NewIdeas/FileTypes

This page does not meet our wiki style guidelines. Please help improve this page by cleaning up its formatting.

Note:

This page is primarily intended for developers of Mercurial.

(Please see the current BinaryFiles page for why tracking 'file types' is always a bad idea -mpm)

As mpm has pointed out, the notion of BinaryFiles is problematic. A lot of tools use the "search for NUL" heuristic that Mercurial uses, but there are files for which this does not work and it doesn't really help us select the right merge tool.

As pointers, here are two earlier discussions related to this topic, both concerning handling of character sets:

Some definitions:

A binary file is simply a file whose content bytes must not be altered when it is encoded/decoded to the workspace.
A text file is one that should be subject to newline conversion when encoded/decoded to the workspace.
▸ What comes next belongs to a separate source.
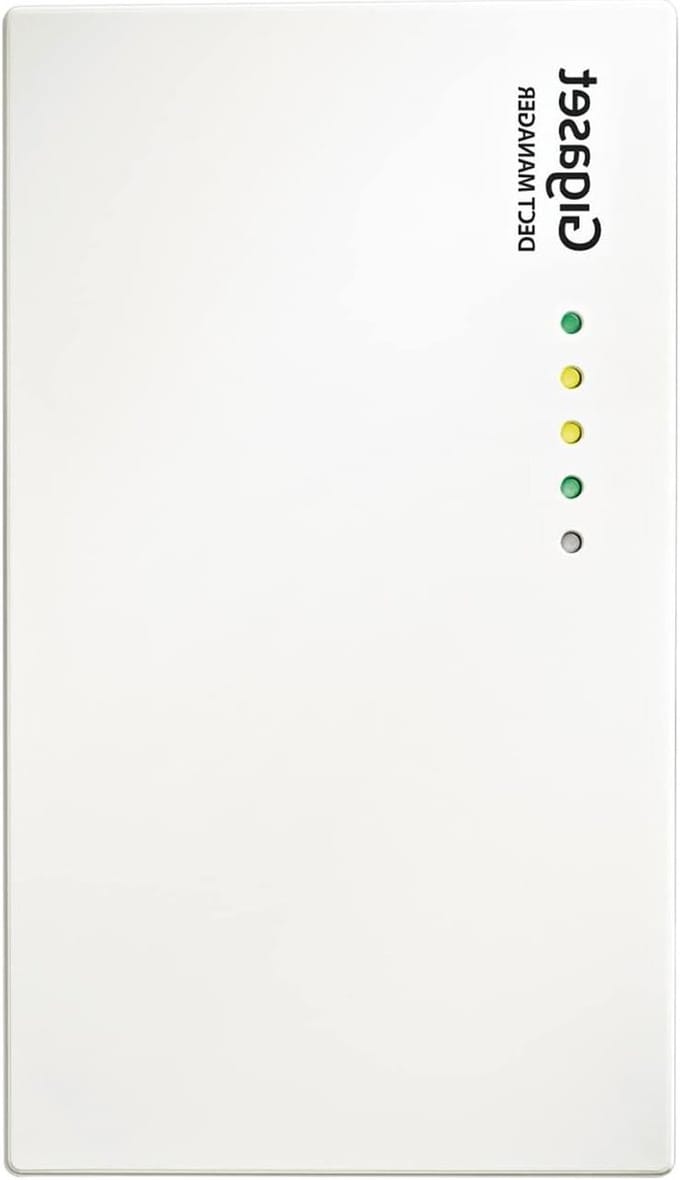 DECT Manager - DECT Systeem - Bedrijfscommunicatie - Schaalbaar tot 30 basisstations - 19 x 11 x 4.2 cm - Zwart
It is also one where in the absence of further specification a line-based diff/merge tool should be used.

The current .hgrc mechanism provides a means to assign an encode/decode tool on the basis of file name matching. This is a fine way to specify default behavior for a large number of files, but we found in OpenCM that there were always exceptions. A particularly unpleasant exceptional case is that XML content written by programs is binary content while XML content written by humans is text content.
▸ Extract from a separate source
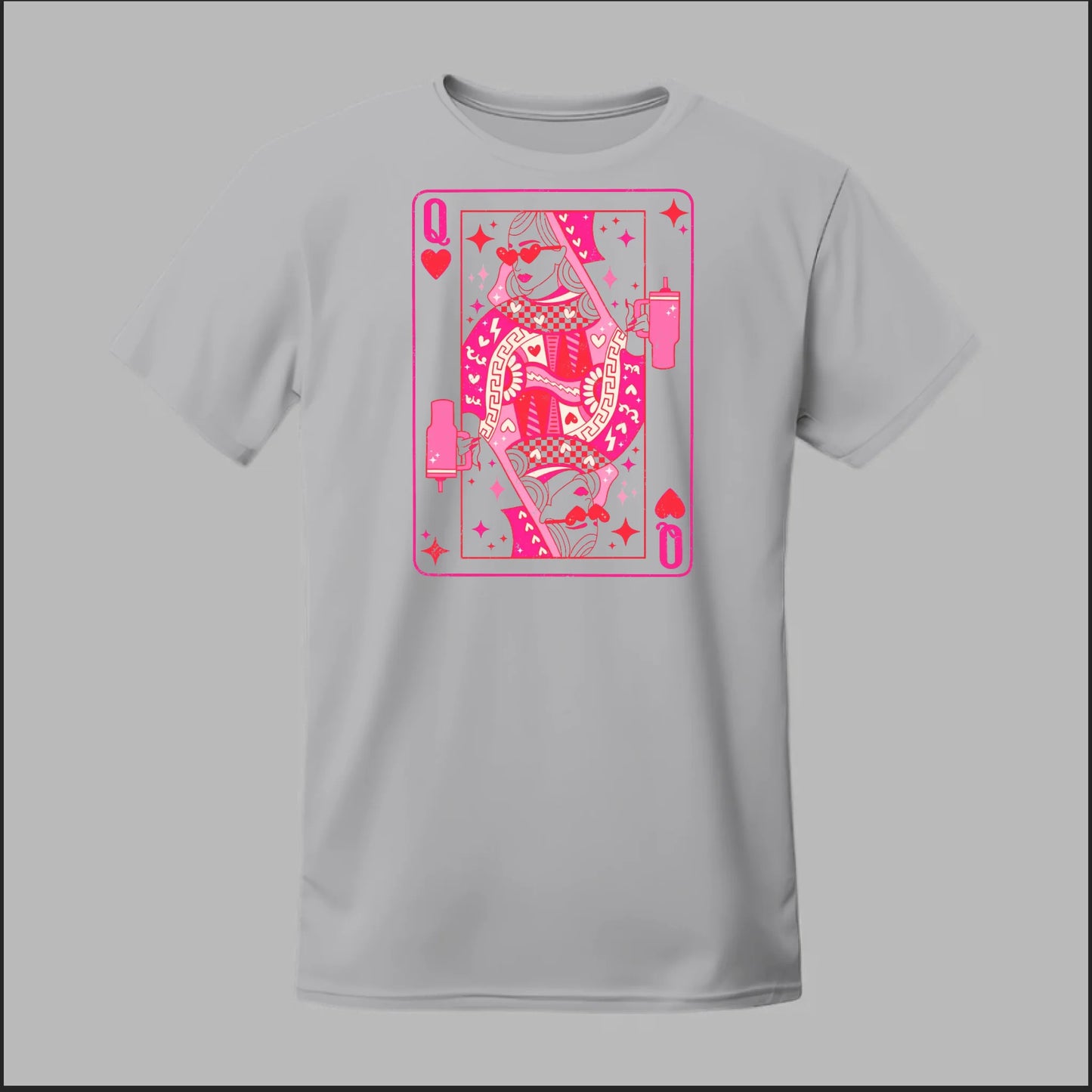 Queen of Hearts Boujee Tee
Our plan in OpenCM was to record an (optionally specified) notion of type for each file in the manifest. A type is simply a unique name -- it has no intrinsic semantics. Other tools, including the encode/decode tools and the merge tools, can find out what the type name is and use that information to decide how to process the file. In the absence of an explicitly specified type, heuristics similar to the ones currently used in .hgrc can be applied, with the 'check for NUL' test providing an ultimate fallback to binary.

In the context of Mercurial, this would imply some minor changes. I think they can be done backwards compatibly:

A mechanism needs to be added by which a user can specify the type of a given file explicitly. This should be optional.
The glob matching in .hgrc should be used to map to a type name, not to an encode/decode handler.
There should be a [types] section that specifies, for each type, what tool(s) should be used to encode, decode, and merge that type. The best way to achieve this given the current Mercurial design is probably to modify the invocation of hgmerge to provide the type names in addition to the file names that are to be merged. Interpretation of these type names is left to the hgmerge tool. However, the encode/decode logic can sensibly be determined from the type name much as it is derived from the glob patterns now.
The type names 'binary' and 'text' should be reserved as common fall back cases.
Hgmerge should exhibit well-specified failure behavior when asked to merge two files of incompatible type.
The default hgmerge should issue some sensible complaint when asked to handle type(s) that it does not recognize.

So here is a specific proposal to serve as a starting point of discussion:

There should be a means to specify a per-file typename.
In the absence of a specified type, heuristics in .hgrc are applied to determine the type.
If that does not resolve type, the current NUL check is used, resulting in one of the types binary or text.
Type names should be passed to hgmerge.
Selection of encode/decode strategy should be based on the type name, not the GLOB match.